Dünya çip üretiminin yüklü olarak Asya ülkelerinde yapıldığını söyleyen Ali Baran, “Şu an için çip üretiminin tartısı Asya ülkelerinde. Bu sıralamaya baktığımız vakit başı Tayvan, Japonya, Güney Kore ve Çin çekiyor” dedi. Çip teknolojisinin gündelik hayata 1980’li yıllardan itibaren girmeye başladığını lisana getiren Baran, bu süreçte tasarım, araştırma ve geliştirme sürecinin ABD’de yapıldığını, üretimin ise Asya’da gerçekleştirildiğini söz etti.
“Bu teknoloji günlük hayata girmeye başladığında şu halde bir telaffuz üzerinden şekillendi: Çip, ABD’nin silikon vadisinde tasarlanır, Tayvan’da üretilir. O vakit için çip teknolojisi bu kadar hayati değildi ve dizaynının stratejik kıymet taşıdığı fakat üretiminin o denli olmadığı belirlendi. Yani üretim için ucuz iş gücüne muhtaçlık vardı. O vakitler durum böyleydi fakat günümüze geldikçe iş değişti ve çip pazarının hacmi 500 ila 600 milyar dolarlık bir kapasiteye ulaştı.”

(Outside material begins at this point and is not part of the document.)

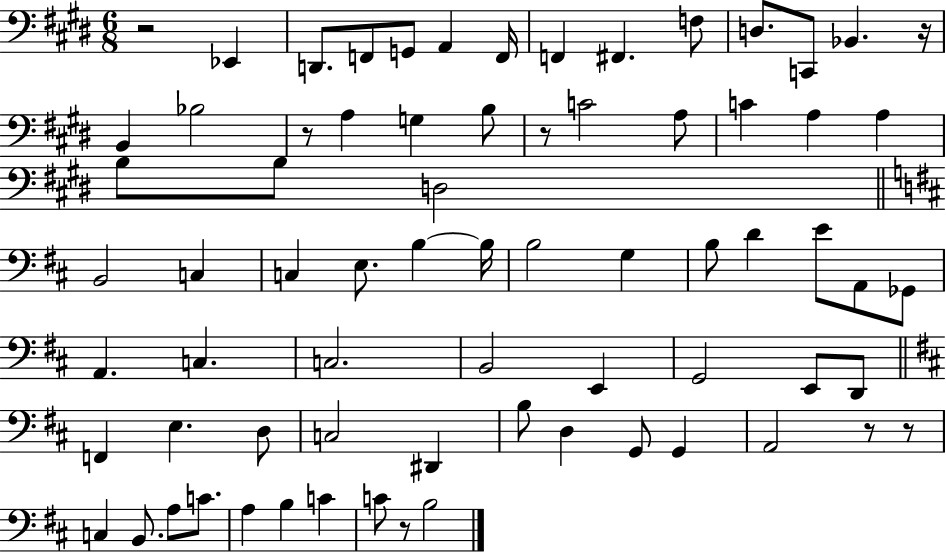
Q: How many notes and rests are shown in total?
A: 72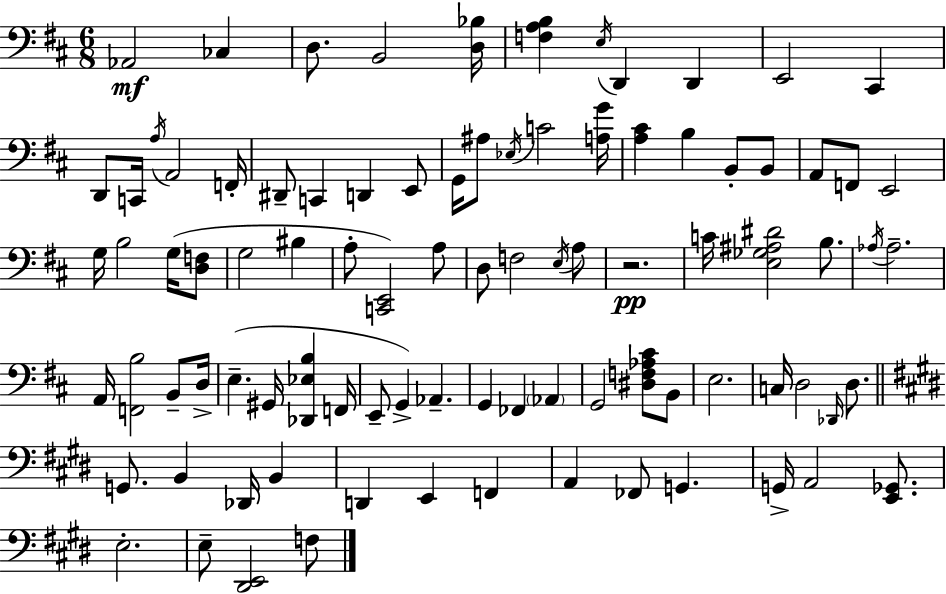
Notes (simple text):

Ab2/h CES3/q D3/e. B2/h [D3,Bb3]/s [F3,A3,B3]/q E3/s D2/q D2/q E2/h C#2/q D2/e C2/s A3/s A2/h F2/s D#2/e C2/q D2/q E2/e G2/s A#3/e Eb3/s C4/h [A3,G4]/s [A3,C#4]/q B3/q B2/e B2/e A2/e F2/e E2/h G3/s B3/h G3/s [D3,F3]/e G3/h BIS3/q A3/e [C2,E2]/h A3/e D3/e F3/h E3/s A3/e R/h. C4/s [E3,Gb3,A#3,D#4]/h B3/e. Ab3/s Ab3/h. A2/s [F2,B3]/h B2/e D3/s E3/q. G#2/s [Db2,Eb3,B3]/q F2/s E2/e G2/q Ab2/q. G2/q FES2/q Ab2/q G2/h [D#3,F3,Ab3,C#4]/e B2/e E3/h. C3/s D3/h Db2/s D3/e. G2/e. B2/q Db2/s B2/q D2/q E2/q F2/q A2/q FES2/e G2/q. G2/s A2/h [E2,Gb2]/e. E3/h. E3/e [D#2,E2]/h F3/e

‘KRİZ OYUNUNUN KURALLARINI DEĞİŞTİRİR’
Dünya çip üretiminin yüzde 65’inin Tayvan’da yapıldığını belirten Ali Baran, “Dünyada bu hususta büyük bir dengesizlik var. ABD yeni yatırımlarıyla birlikte bu yüzdeliğin yalnızca yüzde 10’unu almayı hedefliyor. Yani aslında bu sorunun ne kadar büyük olduğunu tabir ediyor” şeklinde konuştu. Üretimin büyük oranda Asya bölgesinde gerçekleşmesinin potansiyel kriz durumlarında tüm dünyayı etkileyeceğini vurgulayan Baran, “Yakın vakitte yaşanan Tayvan-Çin tansiyonuna bakalım. Bu kriz önümüzdeki devirde büyürse yaşanacakları kolay bir kriz olarak tanımlayamayız. Bu tüm dünyayı etkileyecek ve oyunun kurallarının tekrar oluşturulacağı bir sonuç doğurur” dedi.
‘BEYAZ EŞYAYA ENTEGRE EDERSEK GLOBAL PAZARA GİRERİZ’
Türkiye’nin çip üretimi konusunda geç kaldığını vurgulayan Baran, son devirde yaşanan gelişmelerin umut verici olduğunu belirterek kelamlarına şöyle devam etti:
“İhracatımızın kıymetli bir kısmını bu kalemler oluşturuyor. Beyaz eşya üretiminde Avrupa ile yarışan birçok markamız var. Sorumuzun yanıtı da burada gizli. Biz şayet üretimimizi bu kesimlere entegre edebilirsek o vakit global pazara girebileceğimize inanıyoruz. Yani kendi pazarımızı doyurursak dünya pazarına da girmiş olacağız. Yerli şirketlerimizi yerli çipe yönlendirecek adımlar atılırsa bu işte değerli bir oyuncu olabileceğimize inancım tam.”
Küresel teknoloji markalarının Avrupa’da değerli yatırımlar yaptığına dikkat çeken Ali Baran, “Büyük oyuncuların da Türkiye’ye davet edilmesi ilerleme açısından çok kritik bir kıymete sahip” diyerek Malezya modelini örnek verdi. “Malezya bugün değerli üreticilerden birisi ve öyküsünü motamot bu halde oluşturdu. Birinci evvel büyük üreticileri ülkelerine çekecek bir taban hazırladılar. Bu formda yaparsak yerli fabrikalarımızla pazarı domine edip bir çip üretim üssüne dönüşebiliriz” ifadelerini kullandı.
‘KIRMIK’ SERİ ÜRETİM İÇİN YOLDA
Türkiye’de yerli çip üretimi için değerli adımlar atıldığını belirten Ali Baran, yerli şirketlerin milletlerarası konsorsiyumlara dahil olarak bu alandaki gelişmeleri takip ettiğini ve bu tecrübelerin yerli çipe aktarılacağını belirtti. Baran, “Biz YongaTek Microelectronics şirketini kurarken yerli ve ulusal çip üretimine talip olduk. Bu maksatla Türkiye’de birinci defa ‘Kırmık’ platformunu ürettik. Bu şu demek: Biz savunma sanayi ve otomotiv kesimi başta olmak üzere birçok bölüm tarafından kullanılacak bir çip yaptık. Bu eserimiz şu an deneysel evrede ve testleri yapılıyor. Sayın Sanayi Bakanı’mız da eserimizin tanıtımında bizimle birlikteydi” dedi.
“Bir sonraki etapta ‘Kırmık’ imaj sürece çipini bir eser olarak yerli ve ulusal şirketlerimizin gereksinimlerine yanıt verecek biçimde seri üretime geçmesini hedefliyoruz. Böylelikle akıllı kent uygulamaları, otomotiv ve savunma endüstrimizde değerli bir kalem yerlileşmiş olacak.”